David Hutton

Personal information
- Full name: David Edward Hutton
- Date of birth: 4 December 1989 (age 36)
- Place of birth: Enfield, England
- Height: 1.65 m (5 ft 5 in)
- Position: Midfielder

Team information
- Current team: Hayes & Yeading United

Youth career
- 2006–2009: Tottenham Hotspur

Senior career*
- Years: Team / Apps / (Gls)
- 2006–2009: Tottenham Hotspur / 0 / (0)
- 2009: → Cheltenham Town (loan) / 7 / (1)
- 2009–2010: Cheltenham Town / 25 / (0)
- 2010: Kingstonian / 1 / (0)
- 2010–2011: St Albans City / 10 / (2)
- 2011: Jerez Industrial / 8 / (3)
- 2011–2013: Boreham Wood / 39 / (3)
- 2013–2014: Hemel Hempstead Town / 55 / (2)
- 2014: Dunstable Town / 16 / (2)
- 2014–2015: St Neots Town / 9 / (1)
- 2015: Biggleswade Town / 13 / (4)
- 2015: Bishops Stortford / 2 / (0)
- 2015–2017: Kings Langley / 40 / (16)
- 2017: Chesham United / 10 / (1)
- 2017–: Hayes & Yeading United / 7 / (1)

= David Hutton (footballer, born 1989) =

English footballer

David Edward C. Hutton (born 4 December 1989) is an English footballer who plays for Hayes & Yeading United.

==Career==

Hutton attended Enfield Grammar School where he helped the school football team win the Middlesex Cup. He joined the Tottenham youth academy in 2006–07.

In March 2009, Hutton went on loan to Cheltenham Town and made his league debut against Leyton Orient on 4 April 2009. Hutton's first league and Cheltenham goal came on 10 April 2009 in a 1–1 draw away at Peterborough United.

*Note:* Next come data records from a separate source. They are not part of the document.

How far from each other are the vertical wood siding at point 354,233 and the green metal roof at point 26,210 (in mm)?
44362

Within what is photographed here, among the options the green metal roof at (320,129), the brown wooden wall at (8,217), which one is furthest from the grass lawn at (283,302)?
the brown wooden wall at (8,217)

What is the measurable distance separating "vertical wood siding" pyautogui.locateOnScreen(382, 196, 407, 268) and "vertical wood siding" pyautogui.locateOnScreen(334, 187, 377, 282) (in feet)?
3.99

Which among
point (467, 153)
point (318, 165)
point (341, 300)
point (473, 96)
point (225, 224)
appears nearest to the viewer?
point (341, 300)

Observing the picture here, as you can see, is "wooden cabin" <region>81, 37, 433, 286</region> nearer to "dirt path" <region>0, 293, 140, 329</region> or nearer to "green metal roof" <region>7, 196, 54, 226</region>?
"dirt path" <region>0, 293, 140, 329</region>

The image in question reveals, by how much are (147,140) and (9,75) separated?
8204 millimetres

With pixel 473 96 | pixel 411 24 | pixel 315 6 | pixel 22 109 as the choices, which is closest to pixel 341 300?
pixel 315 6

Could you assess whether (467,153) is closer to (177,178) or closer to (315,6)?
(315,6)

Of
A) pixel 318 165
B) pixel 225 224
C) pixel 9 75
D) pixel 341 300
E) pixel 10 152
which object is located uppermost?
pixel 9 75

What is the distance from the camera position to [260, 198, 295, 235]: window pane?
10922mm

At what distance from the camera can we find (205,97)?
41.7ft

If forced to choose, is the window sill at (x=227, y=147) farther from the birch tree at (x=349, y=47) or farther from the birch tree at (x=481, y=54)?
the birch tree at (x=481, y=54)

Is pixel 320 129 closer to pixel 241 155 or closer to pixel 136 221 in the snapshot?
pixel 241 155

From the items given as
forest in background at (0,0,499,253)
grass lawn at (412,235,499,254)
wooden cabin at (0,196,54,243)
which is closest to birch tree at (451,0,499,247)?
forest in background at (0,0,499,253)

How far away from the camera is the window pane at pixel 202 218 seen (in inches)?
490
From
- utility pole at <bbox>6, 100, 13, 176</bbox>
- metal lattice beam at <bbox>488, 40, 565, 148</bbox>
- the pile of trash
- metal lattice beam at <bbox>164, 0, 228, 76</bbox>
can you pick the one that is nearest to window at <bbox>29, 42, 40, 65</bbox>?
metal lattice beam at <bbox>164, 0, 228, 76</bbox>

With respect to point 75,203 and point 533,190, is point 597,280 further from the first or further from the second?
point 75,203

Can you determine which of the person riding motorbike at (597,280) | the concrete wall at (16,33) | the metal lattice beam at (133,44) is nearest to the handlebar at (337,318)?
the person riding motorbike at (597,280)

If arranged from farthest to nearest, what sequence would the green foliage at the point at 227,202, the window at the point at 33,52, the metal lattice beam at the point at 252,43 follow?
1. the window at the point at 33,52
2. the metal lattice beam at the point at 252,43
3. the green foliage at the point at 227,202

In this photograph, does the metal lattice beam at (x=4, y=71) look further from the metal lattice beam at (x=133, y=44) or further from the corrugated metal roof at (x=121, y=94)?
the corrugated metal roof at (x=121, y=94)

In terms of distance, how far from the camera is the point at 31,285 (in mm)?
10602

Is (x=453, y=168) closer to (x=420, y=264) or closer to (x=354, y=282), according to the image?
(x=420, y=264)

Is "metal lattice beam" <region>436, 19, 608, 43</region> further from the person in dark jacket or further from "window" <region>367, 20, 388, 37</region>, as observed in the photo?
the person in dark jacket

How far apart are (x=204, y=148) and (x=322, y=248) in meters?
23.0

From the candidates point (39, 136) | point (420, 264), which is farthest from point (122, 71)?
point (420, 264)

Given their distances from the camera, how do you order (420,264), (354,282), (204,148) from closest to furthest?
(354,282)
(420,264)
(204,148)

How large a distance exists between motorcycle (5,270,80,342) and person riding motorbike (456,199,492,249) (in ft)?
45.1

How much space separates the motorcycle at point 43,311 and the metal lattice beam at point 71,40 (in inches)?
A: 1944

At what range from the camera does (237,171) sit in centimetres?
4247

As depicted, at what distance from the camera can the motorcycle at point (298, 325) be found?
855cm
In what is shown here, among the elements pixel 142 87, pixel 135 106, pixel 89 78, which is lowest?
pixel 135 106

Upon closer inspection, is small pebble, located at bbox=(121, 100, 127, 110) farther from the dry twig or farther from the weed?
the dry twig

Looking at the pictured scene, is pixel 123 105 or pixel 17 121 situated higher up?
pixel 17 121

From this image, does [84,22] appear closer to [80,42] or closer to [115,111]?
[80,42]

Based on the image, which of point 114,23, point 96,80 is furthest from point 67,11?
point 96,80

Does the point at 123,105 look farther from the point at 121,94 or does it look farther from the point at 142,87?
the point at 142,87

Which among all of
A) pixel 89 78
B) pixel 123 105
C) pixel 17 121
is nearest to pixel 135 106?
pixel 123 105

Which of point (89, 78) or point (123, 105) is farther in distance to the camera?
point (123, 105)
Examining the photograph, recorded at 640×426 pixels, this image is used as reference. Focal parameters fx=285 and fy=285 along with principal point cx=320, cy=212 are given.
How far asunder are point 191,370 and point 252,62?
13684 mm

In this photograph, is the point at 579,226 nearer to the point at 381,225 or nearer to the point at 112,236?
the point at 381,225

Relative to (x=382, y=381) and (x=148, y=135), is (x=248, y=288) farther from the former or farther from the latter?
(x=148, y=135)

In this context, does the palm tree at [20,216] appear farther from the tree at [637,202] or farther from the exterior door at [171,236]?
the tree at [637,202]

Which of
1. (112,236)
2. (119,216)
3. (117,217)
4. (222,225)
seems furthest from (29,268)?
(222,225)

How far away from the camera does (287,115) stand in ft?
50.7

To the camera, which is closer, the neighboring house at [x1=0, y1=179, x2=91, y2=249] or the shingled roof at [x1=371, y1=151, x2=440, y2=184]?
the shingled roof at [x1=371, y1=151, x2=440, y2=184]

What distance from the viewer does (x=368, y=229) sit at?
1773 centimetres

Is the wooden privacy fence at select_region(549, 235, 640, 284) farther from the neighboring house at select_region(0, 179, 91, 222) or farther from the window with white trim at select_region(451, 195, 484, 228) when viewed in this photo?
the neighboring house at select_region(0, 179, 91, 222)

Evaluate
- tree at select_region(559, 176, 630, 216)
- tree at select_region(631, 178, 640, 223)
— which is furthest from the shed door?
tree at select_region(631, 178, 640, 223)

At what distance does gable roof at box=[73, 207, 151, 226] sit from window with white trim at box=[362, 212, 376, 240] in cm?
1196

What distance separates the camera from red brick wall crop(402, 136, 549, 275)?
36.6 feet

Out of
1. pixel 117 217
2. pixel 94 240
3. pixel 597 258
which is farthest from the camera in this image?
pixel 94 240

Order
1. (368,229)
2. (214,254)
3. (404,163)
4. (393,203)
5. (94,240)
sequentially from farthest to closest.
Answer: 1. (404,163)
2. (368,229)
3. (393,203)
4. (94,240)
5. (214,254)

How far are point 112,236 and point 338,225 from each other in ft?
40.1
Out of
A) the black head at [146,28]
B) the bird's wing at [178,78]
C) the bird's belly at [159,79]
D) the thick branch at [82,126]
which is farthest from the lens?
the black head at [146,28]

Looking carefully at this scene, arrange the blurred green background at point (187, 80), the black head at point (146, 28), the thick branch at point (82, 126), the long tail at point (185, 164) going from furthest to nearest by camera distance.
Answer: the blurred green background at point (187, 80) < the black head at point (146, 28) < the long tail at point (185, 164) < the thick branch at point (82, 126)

On 11 May 2009, Hutton joined Cheltenham Town permanently on a one-year deal. He was released by the club along with seven other players in May 2010.

On 15 July 2010, Hutton joined Grimsby Town on trial and played in several pre-season friendlies against Boston United, then Stirling Albion but failed to impress enough to earn a contract.

After a brief spell with St Albans City he signed with Spanish side Jerez Industrial.

Hutton has also had spells at Boreham Wood, Hemel Hempstead Town and signed for Dunstable Town in the summer of 2014.

On 9 December 2014, Hutton signed for fellow Southern Premier Division side St Neots Town.

After a short spell with St Neots, Hutton joined league rivals Biggleswade Town in late January 2015.

Hutton later moved on to Bishops Stortford in 2015, before signing for Southern Football League side Kings Langley early into the 2015–2016 season.